AMD ROCm is the software stack for AMD Instinct accelerators, and the Kubernetes resource name is commonly amd.com/gpu. AMD provides a device plugin and GPU Operator, while some on-premises teams still split responsibilities between host image pipelines for drivers and Kubernetes manifests for the device plugin. Intel Gaudi accelerators commonly expose habana.ai/gaudi, and scale-out training can shift complexity toward RoCEv2 networking, NIC firmware, lossless Ethernet behavior, and topology-aware placement. The accelerator is never the whole platform; the host, runtime, scheduler, network, telemetry, and tenant contract are part of the product.
| Ecosystem | Common Resource Name | Kubernetes Integration Pattern | Senior Design Concern |
|---|---|---|---|
| NVIDIA | nvidia.com/gpu | GPU Operator, device plugin, CDI, DCGM Exporter, MIG Manager | Driver/runtime matrix, MIG strategy, telemetry cardinality |
| AMD ROCm | amd.com/gpu | AMD device plugin, AMD GPU Operator or host-managed drivers, AMD telemetry exporter | ROCm framework compatibility and image supply chain |
| Intel Gaudi | habana.ai/gaudi | Habana device plugin and vendor runtime stack | RoCEv2 fabric, scale-out training topology, framework support |
The legacy device plugin framework remains simple and durable, but heterogeneous AI clusters expose its limits. A workload can request nvidia.com/gpu: 1, yet that request does not naturally express an 80GB memory requirement, a tensor core generation, a hardware isolation requirement, a topology relationship between two devices, or an auditable claim object.
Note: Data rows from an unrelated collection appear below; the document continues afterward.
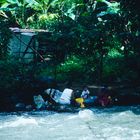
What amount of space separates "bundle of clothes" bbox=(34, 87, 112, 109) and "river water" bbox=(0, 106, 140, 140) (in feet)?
1.03

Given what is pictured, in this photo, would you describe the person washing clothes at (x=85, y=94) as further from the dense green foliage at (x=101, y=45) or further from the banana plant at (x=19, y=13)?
the banana plant at (x=19, y=13)

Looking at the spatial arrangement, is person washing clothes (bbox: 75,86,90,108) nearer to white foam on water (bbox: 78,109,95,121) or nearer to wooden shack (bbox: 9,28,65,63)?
white foam on water (bbox: 78,109,95,121)

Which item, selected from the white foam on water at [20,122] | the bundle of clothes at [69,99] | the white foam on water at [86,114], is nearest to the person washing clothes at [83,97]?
the bundle of clothes at [69,99]

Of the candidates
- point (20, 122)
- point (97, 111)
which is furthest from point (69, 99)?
point (20, 122)

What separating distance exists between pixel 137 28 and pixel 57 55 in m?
2.21

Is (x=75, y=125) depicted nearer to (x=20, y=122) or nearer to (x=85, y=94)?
(x=20, y=122)

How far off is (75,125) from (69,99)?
1.28m

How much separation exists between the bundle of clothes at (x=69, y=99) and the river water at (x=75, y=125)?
1.03 ft

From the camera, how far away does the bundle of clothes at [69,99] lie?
7.12 meters

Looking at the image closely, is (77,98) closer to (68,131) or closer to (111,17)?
(68,131)

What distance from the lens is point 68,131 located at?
5.66 m

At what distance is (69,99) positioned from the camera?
283 inches

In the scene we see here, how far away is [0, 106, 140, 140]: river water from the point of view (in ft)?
17.8

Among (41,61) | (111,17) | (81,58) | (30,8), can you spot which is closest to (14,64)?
(41,61)
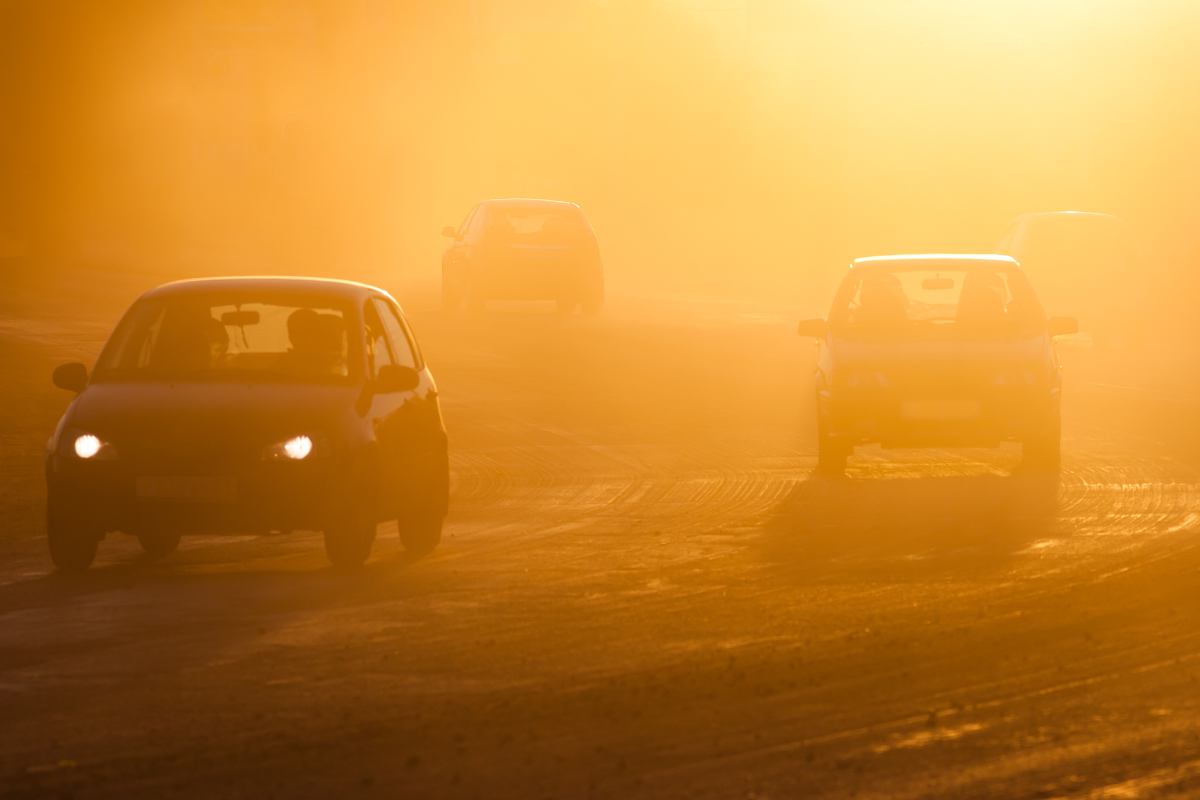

Platform teams can work around those gaps with node labels, affinity, admission controllers, queueing systems, and naming conventions, and those workarounds are sometimes enough. They can also become brittle as the fleet grows.
Dynamic Resource Allocation is Kubernetes’ newer model for requesting and allocating devices. In Kubernetes v1.35, DRA is stable and enabled by default, with APIs in resource.k8s.io/v1. The core objects are DeviceClass, ResourceSlice, ResourceClaim, and ResourceClaimTemplate. A DRA driver publishes available devices through ResourceSlices, an administrator defines DeviceClasses, and workloads request devices through claims. The model is intentionally similar to storage: instead of asking for one anonymous disk, a workload asks for a claim with class and properties.
+---------------------+ +---------------------+| DRA Driver | | Cluster Admin || Publishes | | Defines || ResourceSlices | | DeviceClasses |+----------+----------+ +----------+----------+ | | v v+---------------------------------------------------+| Kubernetes resource.k8s.io/v1 APIs || DeviceClass + ResourceSlice + ResourceClaim |+--------------------------+------------------------+ | v+---------------------------------------------------+| Scheduler allocates matching device and selects || a node that can provide it |+--------------------------+------------------------+ | v+---------------------------------------------------+| Kubelet and DRA driver prepare device access || for the pod on the selected node |+---------------------------------------------------+| Design Question | Legacy Device Plugin | Dynamic Resource Allocation |
|---|---|---|
| How does a workload ask for a device? | Integer extended resource such as nvidia.com/gpu: 1. | ResourceClaim or ResourceClaimTemplate referencing a DeviceClass. |
| How are device attributes selected? | Usually node labels, affinity, resource names, and admission policy. | Claim selectors and driver-published attributes, including CEL where supported. |
| How visible is allocation intent? | Mostly inside Pod resource requests and node assignment. | Separate ResourceClaim objects make device intent more explicit. |
| How mature is ecosystem support? | Broad and established. | Stable in Kubernetes v1.35, but vendor driver maturity varies. |
| Best fit | Standard GPU scheduling, established operator workflows, simpler fleets. | Heterogeneous fleets, rich device attributes, future-facing platform APIs. |
Do not turn DRA into an ideology. Use the legacy model where the vendor operator and tenant requirements are already satisfied, and use DRA where claim-based device selection, richer attributes, or cleaner platform APIs justify the new driver dependency. Decision prompt: your platform has older 16GB inference GPUs and newer 80GB training GPUs. Would you start with node affinity on product labels, DRA claims, or both? A pragmatic transition often uses both: legacy resources for today’s supported path, admission policy to protect premium hardware, and DRA where the driver can publish the attributes the platform wants tenants to request.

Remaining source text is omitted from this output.